Showing houses that aren’t even for sale at prices divined by its producers, House Hunters is presenting dangerous misinformation about the home-buying process and deleting all of the accompanying complications and consequences. It’s turned what is actually a messy, frustrating, often dead-end process into a seamless (and perhaps necessary) path toward fulfillment. What’s more, it seems likely that viewers use the prices, locations, and home criteria discussed on the show as barometers for their own house hunts because the information is presented as fact. No, House Hunters does not explicitly condone selling one’s soul for a white picket fence, and other HGTV shows like My First Place and Property Virgins do delve into money and home-inspection woes from time to time. But doesn’t HGTV have some obligation to portray the housing market as it is, or, at the very least, offer a pronounced disclaimer about the producers’ creative and logistical liberties?
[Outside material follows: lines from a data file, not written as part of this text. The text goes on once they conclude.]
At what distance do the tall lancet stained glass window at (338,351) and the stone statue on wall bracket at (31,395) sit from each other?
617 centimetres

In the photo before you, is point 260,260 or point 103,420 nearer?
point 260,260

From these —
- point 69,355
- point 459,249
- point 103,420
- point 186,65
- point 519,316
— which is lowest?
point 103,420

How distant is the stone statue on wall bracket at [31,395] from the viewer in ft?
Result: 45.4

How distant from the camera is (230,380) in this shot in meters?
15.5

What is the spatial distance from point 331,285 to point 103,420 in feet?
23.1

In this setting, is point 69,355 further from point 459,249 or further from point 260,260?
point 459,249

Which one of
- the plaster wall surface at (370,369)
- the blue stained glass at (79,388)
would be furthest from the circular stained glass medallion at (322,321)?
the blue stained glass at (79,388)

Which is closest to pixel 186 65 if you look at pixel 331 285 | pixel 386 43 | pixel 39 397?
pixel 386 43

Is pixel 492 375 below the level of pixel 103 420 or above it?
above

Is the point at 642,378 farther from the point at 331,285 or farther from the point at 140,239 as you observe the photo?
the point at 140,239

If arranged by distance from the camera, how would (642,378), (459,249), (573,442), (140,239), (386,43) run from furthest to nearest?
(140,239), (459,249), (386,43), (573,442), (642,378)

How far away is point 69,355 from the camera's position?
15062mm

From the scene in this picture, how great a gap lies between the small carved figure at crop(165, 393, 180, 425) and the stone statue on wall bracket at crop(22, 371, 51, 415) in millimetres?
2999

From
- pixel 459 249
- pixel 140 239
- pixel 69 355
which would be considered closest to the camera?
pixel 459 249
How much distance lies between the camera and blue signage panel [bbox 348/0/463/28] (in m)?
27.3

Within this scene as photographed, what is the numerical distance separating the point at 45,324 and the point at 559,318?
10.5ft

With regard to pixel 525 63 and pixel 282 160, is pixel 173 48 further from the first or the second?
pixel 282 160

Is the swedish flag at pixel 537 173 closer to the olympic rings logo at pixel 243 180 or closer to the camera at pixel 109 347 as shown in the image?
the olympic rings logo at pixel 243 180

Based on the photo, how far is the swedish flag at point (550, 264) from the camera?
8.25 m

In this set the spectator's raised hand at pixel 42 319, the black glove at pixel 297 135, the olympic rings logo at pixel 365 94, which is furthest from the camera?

Maybe they could fix this whole mess and wipe the slate clean with a good old fashioned “where are they now” episode, showing us the truth after those mortgage payments start taking a toll.

So the main worry here is that House Hunters makes homeownership seem too easy and could lead too many people into more decisions? Perhaps we need an extra paragraph here extolling the virtues of renting

I’m not sure what to make of this argument. Homeownership is indeed an American value. One could argue that HGTV itself stands as a giant beacon for homeownership and a consumerist lifestyle. Is this necessarily bad? Does HGTV simply reflect the interests Americans have or does it insidiously push people toward too much homeownership and consumption? Are impressionable kids and adults watching this channel and then going out and spending beyond their means? I don’t think we have the public data to examine this (though some marketing company may have this information).

In the end, I suppose it comes down to this: do you think HGTV has a moral/ethical/social obligation to also show the downsides of homeownership?